[PROBLEM STATEMENT]
Please list every venue named in the Boston arts listings where a show or exhibition takes place.

THE NUTCRACKER For sheer opulence and impressive dancing, local audiences can’t beat Boston Ballet’s vivid production. Set to a live orchestral performance of Tchaikovsky’s score, this one’s the whole package. Through Dec. 31. $35-$250. Boston Opera House. 617-695-6955,


NOT! THE NUTCRACKER Jeannette Neill Dance Studio’s annual extravaganza taps into a distinctly different kind of holiday spirit, forgoing balletic virtuosity and a traditional story for a lively showcase of jazz, modern, contemporary, hip-hop, and house dance. Dec. 2-3. $20-$25. Tsai Performance Center. 617-523-1355,

ON DISPLAY Renowned dancer/choreographer Heidi Latsky returns to the Institute of Contemporary Art with a dance installation that is part of her ongoing exploration of our society’s obsession with body image. The installation, in recognition of International Day of Persons with Disabilities, features more than 30 local performers of diverse shapes, sizes, and abilities in moving sculptures throughout the building. Dec. 3, 12-1:30 and 3-4:30 p.m., Free with admission. Institute of Contemporary Art. 617-478-3100,



THOMAS JACKSON: EMERGENT BEHAVIOR Jackson assembles bright balloons, tutus, cheese balls, and other objects into swarming patterns in natural settings. His astonishing, comical photos of these installations explore tensions between domestic and wild and between painstaking and spontaneous. Pictured: “Tutus No. 1, Montara, California.’’ Through Dec. 23. Miller Yezerski Gallery, 460 Harrison Ave. 617-262-0550,

PERIPHERAL VISIONS: SCULPTURES BY ROBERT LEWIS Culture builds on itself, layer after layer, and Lewis’s large-scale works play on that accretion. He considers the vestiges of past civilizations and builds in references to cultural icons from Caravaggio to Superman. Through Dec. 16. Rafius Fane Gallery, 460 Harrison Ave. 508-843-2184,

CONSTRUCTED VIDEO Robin Mandel, Georgie Friedman, and Andrew Neumann create meditative, non-narrative, multi-channel video installations that make inventive use of architectural space and plumb the mysteries in such subjects as water, music, and time. Through Dec. 18. Boston Cyberarts Gallery, 141 Green St., Jamaica Plain. 617-522-6710,



CHRISTIAN MARCLAY: THE CLOCK A masterpiece of our time, Marclay’s 24-hour montage of clips from film and television is its own timepiece: Almost every clip contains some reference to the actual time as you watch it. Unmissable. Through Jan. 29. Museum of Fine Arts, 465 Huntington Ave. 617-267-9300.

[GIVEN INFORMATION]
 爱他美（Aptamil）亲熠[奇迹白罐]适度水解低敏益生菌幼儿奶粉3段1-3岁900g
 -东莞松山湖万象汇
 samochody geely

[THE COMPLETED TASK]
- Boston Opera House
- Tsai Performance Center
- Institute of Contemporary Art
- Miller Yezerski Gallery
- Rafius Fane Gallery
- Boston Cyberarts Gallery
- Museum of Fine Arts